The first month of the new year welcomes a host of developments on Wall Street that make January an especially important month on which to keep an eye.
This article takes a deeper dive into the predictive power of January, more commonly known as the January Barometer, the nuances associated with this indicator, and how to play it with ETFs.
What Is the January Barometer?
First conceived by Yale Hirsch in 1972, the January Barometer refers to the predictive power that the first month of trading has on the market’s performance for the rest of the year. The barometer boils down to this: January’s overall gain or loss sets the tone for the remainder of the year.
In other words, if we have a positive return for the month of January, then chances are that the rest of the year will be bullish; likewise, a negative return in the first month is expected to foreshadow a bearish year in the stock market.
The premise behind the January Barometer is perhaps most succinctly described with the adage, “As goes January, so goes the year.”
There is a great video explanation from the Stock Trader’s Almanac, the authority on seasonal trading, about the January Barometer: watch it here.
What are the forces at play that make January more special, so to say, than any other month when it comes to predicting future stock market returns? It boils down to a few key factors.
- Political: Two key political events occur every January, and once every four years in the case of the latter: New Congress convenes during the first week of the month and the Presidential Inauguration Day falls on the 20th of the month.
- Expectations Revisited: Wall Street analysts, economists, and forecasters of all stripes are expected to issue their full-year outlooks as trading kicks off in the new year. As expected, these sorts of releases tend in large part to set the tone for investors’ expectations for the rest of the year, regardless of their actual accuracy.
- Inflows & Portfolio Tweaking: The first month is also prone to seeing increased cash inflows. That, matched with investors’ tendency to rebalance their portfolios at the start of the year, are two important drivers of market direction.
The combination of all of the above factors taking place in the month of January is believed to be the fundamental driver behind the barometers’ predictive power.
How Accurate Is the January Barometer?
According to the Stock Trader’s Almanac, the barometer has around an 87% accuracy rate. Since 1950, every down January was followed by a new or continuing bear market, a 10% correction, or a flat year.
Here is the accuracy of the barometer visualized another way, courtesy of Stock Trader’s Almanac:
- The stock market has an upward bias over the long-haul.
- Negative returns in January have been a powerful predictor for the market’s one-year seasonal pattern.
Risks and Other Factors to Consider
The January Barometer has registered eight major errors since 1950 through 2015. All instances when the barometer has proved inaccurate have been a result of exogenous or fundamental catalysts.

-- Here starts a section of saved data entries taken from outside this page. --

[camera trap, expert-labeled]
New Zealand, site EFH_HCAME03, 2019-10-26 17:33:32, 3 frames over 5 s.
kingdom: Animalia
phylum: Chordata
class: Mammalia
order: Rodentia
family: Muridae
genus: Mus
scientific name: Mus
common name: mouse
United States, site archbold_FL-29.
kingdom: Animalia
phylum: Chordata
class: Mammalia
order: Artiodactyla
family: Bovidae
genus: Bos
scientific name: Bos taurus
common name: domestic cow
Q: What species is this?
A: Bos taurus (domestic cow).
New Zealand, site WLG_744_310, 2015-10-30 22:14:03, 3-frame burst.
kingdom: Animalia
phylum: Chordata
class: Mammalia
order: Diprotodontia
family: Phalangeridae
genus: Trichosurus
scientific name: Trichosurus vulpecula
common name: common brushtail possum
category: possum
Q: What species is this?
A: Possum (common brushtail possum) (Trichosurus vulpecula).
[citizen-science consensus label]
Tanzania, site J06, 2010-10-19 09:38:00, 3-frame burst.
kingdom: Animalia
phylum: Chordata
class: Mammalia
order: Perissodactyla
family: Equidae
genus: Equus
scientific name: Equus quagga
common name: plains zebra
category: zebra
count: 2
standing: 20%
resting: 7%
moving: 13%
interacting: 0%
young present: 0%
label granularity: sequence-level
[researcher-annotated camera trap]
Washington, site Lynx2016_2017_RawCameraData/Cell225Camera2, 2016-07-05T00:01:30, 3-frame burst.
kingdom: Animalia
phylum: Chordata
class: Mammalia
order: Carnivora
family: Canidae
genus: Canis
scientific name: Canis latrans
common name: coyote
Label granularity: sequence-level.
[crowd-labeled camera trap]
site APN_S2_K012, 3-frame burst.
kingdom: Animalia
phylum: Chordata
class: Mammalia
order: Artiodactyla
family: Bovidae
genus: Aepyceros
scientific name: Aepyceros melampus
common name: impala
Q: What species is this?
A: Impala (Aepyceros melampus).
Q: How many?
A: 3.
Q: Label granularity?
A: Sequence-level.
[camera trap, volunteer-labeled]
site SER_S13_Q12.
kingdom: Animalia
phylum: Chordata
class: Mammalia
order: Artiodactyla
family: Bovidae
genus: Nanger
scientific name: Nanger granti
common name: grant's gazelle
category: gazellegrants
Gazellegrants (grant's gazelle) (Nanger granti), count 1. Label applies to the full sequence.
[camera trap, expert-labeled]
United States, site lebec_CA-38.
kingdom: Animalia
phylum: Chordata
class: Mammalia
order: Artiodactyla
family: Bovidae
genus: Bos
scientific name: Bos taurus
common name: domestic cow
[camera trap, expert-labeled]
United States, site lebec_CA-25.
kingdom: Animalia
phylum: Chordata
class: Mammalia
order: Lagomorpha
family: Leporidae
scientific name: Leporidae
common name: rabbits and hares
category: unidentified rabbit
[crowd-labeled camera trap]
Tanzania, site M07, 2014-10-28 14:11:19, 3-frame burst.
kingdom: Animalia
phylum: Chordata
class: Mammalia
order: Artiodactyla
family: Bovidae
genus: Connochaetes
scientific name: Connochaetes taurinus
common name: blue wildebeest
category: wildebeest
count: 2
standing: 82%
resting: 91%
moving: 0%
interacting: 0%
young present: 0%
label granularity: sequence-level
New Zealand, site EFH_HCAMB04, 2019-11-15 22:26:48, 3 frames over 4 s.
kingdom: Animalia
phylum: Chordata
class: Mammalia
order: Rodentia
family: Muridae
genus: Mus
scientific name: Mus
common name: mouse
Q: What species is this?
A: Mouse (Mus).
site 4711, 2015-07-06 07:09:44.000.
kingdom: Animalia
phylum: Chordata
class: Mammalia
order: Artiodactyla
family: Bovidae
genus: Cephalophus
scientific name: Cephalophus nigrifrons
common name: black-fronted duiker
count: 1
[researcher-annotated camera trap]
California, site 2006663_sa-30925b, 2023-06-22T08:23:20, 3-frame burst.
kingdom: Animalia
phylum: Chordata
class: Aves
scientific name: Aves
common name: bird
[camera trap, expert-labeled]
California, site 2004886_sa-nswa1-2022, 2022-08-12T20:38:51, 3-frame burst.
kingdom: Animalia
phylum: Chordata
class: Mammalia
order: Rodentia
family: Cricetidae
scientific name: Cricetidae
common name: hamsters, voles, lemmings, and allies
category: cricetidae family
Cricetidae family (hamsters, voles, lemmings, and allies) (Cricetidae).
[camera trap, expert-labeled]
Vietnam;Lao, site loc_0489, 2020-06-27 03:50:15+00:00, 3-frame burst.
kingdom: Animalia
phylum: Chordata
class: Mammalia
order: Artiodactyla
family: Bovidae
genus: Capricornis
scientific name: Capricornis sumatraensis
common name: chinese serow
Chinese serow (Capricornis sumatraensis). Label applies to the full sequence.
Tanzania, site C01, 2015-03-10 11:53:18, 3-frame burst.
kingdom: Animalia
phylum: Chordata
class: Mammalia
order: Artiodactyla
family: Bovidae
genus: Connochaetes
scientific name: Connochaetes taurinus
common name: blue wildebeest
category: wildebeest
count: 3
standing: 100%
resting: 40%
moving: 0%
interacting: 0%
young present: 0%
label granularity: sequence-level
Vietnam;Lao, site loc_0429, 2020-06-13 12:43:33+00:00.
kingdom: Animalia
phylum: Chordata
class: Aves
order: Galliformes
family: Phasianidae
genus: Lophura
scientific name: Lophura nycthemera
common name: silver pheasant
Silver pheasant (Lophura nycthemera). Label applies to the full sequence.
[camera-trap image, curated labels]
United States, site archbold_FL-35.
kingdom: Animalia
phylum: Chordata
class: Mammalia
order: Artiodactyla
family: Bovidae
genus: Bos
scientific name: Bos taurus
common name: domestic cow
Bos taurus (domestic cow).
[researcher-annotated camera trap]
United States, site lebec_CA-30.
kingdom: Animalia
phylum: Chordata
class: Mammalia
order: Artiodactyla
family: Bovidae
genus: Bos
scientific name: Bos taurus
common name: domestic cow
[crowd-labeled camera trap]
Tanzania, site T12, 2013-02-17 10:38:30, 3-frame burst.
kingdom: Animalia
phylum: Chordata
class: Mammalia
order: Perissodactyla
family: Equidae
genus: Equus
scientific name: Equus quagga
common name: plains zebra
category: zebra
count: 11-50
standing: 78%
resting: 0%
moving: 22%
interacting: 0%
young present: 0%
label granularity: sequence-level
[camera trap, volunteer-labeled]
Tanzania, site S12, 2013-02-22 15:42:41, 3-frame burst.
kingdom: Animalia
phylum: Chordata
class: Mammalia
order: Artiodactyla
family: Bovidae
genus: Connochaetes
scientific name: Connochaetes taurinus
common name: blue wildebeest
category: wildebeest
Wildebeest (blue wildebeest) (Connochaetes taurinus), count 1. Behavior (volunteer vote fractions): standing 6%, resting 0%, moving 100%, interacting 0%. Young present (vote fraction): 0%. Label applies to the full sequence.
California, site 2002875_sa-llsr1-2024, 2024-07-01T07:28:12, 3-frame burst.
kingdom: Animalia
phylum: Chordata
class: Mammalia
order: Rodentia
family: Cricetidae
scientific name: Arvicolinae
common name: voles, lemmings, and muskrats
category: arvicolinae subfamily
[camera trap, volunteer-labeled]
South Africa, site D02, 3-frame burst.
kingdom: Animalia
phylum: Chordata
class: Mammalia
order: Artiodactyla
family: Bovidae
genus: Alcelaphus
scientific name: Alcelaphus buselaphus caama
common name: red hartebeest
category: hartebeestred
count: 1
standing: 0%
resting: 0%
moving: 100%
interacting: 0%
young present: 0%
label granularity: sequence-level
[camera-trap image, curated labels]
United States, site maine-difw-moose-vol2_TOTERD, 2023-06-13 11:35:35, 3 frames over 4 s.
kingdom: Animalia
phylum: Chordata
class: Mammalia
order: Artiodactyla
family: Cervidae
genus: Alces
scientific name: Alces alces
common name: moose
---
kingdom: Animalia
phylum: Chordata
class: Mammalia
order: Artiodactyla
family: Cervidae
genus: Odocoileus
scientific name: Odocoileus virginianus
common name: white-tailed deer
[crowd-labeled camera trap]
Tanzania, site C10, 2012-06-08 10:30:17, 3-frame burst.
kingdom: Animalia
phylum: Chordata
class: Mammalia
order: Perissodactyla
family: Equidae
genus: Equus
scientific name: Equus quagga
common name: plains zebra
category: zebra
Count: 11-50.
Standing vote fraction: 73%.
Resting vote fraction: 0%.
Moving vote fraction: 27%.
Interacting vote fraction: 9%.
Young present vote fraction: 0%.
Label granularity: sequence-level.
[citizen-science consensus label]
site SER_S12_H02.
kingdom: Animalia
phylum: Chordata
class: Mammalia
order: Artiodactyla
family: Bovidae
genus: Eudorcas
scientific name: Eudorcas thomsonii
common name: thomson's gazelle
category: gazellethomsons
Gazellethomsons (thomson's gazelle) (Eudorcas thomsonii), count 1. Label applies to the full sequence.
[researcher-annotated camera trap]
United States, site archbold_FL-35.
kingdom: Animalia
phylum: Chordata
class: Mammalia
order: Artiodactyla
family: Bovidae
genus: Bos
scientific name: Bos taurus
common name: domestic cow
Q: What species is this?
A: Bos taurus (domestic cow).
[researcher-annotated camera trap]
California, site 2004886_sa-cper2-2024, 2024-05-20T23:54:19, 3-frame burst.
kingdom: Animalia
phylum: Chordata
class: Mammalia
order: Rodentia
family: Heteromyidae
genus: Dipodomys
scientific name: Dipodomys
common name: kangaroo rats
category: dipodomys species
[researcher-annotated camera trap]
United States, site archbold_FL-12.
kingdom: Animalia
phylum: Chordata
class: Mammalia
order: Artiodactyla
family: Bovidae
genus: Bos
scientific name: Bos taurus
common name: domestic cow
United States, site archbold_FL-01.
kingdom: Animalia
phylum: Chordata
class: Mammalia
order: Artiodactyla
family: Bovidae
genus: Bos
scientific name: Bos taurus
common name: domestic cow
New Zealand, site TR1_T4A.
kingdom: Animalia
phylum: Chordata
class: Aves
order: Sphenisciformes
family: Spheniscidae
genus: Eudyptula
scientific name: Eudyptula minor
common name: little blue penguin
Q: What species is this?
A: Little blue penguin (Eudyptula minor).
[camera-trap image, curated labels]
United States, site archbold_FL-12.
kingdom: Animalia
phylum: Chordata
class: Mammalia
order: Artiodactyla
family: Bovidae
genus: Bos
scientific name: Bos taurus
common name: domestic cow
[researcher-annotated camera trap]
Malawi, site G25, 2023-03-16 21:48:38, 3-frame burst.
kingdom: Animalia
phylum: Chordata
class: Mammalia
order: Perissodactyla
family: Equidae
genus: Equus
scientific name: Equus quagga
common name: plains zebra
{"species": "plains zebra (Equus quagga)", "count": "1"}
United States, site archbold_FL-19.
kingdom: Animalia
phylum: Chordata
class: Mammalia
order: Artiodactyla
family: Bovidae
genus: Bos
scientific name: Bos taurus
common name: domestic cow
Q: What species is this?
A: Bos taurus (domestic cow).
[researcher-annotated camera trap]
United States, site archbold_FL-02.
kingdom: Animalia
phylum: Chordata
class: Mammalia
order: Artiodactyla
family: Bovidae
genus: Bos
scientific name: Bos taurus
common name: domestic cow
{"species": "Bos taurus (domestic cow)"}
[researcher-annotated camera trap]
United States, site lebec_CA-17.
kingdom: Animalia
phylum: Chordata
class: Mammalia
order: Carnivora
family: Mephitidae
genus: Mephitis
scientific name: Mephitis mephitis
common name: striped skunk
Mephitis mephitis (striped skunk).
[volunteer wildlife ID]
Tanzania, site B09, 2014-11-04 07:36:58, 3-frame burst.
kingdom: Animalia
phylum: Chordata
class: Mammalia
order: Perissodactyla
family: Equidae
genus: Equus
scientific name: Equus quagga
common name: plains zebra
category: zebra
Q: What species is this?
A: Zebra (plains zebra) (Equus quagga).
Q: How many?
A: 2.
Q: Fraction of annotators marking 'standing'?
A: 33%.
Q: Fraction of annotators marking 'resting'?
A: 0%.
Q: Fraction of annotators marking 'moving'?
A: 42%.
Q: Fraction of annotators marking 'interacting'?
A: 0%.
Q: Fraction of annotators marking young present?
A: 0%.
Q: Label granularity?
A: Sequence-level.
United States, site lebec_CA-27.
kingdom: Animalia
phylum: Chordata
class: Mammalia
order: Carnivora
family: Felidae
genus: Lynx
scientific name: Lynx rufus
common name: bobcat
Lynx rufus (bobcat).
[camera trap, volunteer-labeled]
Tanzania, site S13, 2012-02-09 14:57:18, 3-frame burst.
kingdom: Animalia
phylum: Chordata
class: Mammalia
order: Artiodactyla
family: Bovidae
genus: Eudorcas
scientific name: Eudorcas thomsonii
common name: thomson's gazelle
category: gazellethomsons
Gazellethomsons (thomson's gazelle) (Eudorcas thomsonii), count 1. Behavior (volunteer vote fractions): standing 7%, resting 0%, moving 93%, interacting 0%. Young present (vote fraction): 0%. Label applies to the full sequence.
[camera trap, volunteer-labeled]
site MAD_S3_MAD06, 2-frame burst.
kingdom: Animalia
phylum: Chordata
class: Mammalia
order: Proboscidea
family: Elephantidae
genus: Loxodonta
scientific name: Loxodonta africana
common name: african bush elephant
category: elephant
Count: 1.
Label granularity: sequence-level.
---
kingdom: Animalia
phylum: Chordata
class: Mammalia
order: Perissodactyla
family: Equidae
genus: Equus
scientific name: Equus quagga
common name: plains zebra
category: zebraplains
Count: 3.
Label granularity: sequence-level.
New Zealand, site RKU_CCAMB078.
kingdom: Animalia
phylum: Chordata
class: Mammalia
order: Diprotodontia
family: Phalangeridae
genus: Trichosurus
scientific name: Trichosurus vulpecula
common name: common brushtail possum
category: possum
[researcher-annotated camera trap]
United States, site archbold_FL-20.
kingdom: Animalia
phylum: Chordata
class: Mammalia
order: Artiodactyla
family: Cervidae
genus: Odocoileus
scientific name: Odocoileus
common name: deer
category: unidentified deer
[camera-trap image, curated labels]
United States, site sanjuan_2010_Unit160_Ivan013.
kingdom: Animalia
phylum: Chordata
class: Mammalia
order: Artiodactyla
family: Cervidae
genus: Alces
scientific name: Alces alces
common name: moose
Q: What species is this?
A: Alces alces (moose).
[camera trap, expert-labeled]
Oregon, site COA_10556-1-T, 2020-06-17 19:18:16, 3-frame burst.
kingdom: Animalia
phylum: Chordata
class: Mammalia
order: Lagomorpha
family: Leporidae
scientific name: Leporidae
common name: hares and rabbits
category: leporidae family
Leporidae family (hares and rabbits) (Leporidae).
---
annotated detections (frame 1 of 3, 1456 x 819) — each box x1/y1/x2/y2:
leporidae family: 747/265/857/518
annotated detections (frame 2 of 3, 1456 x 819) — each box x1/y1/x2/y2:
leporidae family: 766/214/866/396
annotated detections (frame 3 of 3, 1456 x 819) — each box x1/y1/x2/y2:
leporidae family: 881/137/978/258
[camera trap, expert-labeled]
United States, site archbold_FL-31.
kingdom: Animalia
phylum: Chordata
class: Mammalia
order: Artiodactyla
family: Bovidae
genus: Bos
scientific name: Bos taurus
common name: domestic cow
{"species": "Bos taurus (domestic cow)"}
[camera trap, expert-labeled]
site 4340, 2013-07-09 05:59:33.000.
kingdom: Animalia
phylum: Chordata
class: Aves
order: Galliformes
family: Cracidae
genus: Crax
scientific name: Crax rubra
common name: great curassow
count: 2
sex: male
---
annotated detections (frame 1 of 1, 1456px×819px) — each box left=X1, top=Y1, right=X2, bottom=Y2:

For example:
- January was down in 2003 as a result of increased uncertainty surrounding anticipated military intervention in Iraq; unexpectedly so, the S&P 500 ended the year with gains upwards of 25%.
- January was a down month in 2010, however, the S&P 500 still churned a 12% gain for the year in light of increased Fed intervention fueling confidence.
Ultimately, the January Barometer breaks down when there is a big fundamental variable in play. Put another way, the January Barometer works, except when it doesn’t because of other factors. When put this way, it certainly loses some of its luster as a standalone, actionable indicator.
Ways to Play
Investors can play the domestic equity market via ETFs in a plethora of ways in an effort to trade around the January Barometer. The most straightforward approach is to tap into the major stock indexes:
For even more variety, consider the full list of U.S. equity ETFs here; this excludes actively managed, inverse, and leveraged ETFs.
The Bottom Line
As is the case with any other seasonal pattern, technical indicator, or fundamental valuation metric, it’s best if you don’t rely solely on any one of them in isolation; the January Barometer is no different. The best advice is not to define your investment allocation decisions for the rest of the year based entirely around one piece of evidence. Do your homework to have a more comprehensive understanding of all the fundamental, technical, and seasonal factors at play.